### MATERIAL TO PROCESS:

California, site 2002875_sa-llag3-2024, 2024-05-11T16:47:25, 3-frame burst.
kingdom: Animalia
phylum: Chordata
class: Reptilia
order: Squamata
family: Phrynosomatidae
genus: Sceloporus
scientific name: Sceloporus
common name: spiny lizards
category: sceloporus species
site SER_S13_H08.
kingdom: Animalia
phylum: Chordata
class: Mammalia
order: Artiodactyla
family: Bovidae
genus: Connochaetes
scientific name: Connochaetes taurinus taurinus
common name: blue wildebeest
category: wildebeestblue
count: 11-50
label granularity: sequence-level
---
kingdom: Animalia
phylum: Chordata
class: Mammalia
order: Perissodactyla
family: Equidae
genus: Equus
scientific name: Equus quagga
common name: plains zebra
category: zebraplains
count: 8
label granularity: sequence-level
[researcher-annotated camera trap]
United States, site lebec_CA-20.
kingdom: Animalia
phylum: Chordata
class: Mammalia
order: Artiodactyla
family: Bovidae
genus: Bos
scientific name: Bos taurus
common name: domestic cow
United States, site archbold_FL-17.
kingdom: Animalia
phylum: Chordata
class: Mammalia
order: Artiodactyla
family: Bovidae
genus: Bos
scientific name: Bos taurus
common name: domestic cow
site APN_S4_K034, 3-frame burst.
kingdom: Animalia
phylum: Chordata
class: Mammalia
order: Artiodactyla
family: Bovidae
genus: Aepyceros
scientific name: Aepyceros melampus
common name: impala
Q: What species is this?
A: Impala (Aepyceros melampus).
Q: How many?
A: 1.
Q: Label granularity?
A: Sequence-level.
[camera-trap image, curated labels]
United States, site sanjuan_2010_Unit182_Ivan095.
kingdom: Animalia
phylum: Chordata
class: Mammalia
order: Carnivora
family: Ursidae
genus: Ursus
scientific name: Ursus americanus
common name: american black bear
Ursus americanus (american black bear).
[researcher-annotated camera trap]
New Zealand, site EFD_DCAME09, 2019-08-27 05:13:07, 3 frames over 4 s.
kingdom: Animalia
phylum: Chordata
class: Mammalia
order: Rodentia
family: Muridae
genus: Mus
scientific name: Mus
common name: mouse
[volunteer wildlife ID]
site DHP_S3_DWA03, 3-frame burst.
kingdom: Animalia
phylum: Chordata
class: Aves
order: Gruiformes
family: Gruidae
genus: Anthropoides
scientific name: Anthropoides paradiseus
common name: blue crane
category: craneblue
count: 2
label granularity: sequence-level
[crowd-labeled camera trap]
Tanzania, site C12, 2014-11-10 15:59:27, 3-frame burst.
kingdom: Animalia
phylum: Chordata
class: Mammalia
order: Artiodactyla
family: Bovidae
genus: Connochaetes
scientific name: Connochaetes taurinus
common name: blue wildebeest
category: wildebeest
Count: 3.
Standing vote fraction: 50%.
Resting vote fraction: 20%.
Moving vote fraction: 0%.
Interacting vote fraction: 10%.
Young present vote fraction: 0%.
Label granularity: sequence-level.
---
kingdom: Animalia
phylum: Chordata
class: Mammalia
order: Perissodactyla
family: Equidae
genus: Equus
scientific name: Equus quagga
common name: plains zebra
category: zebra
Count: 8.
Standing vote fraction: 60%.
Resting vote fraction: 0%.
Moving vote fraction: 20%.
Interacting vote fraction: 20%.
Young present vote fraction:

### TASK GOAL:
In the material above, each line with the word "present" should be copied.

### SOLUTION BELOW:
Young present vote fraction: 0%.
Young present vote fraction:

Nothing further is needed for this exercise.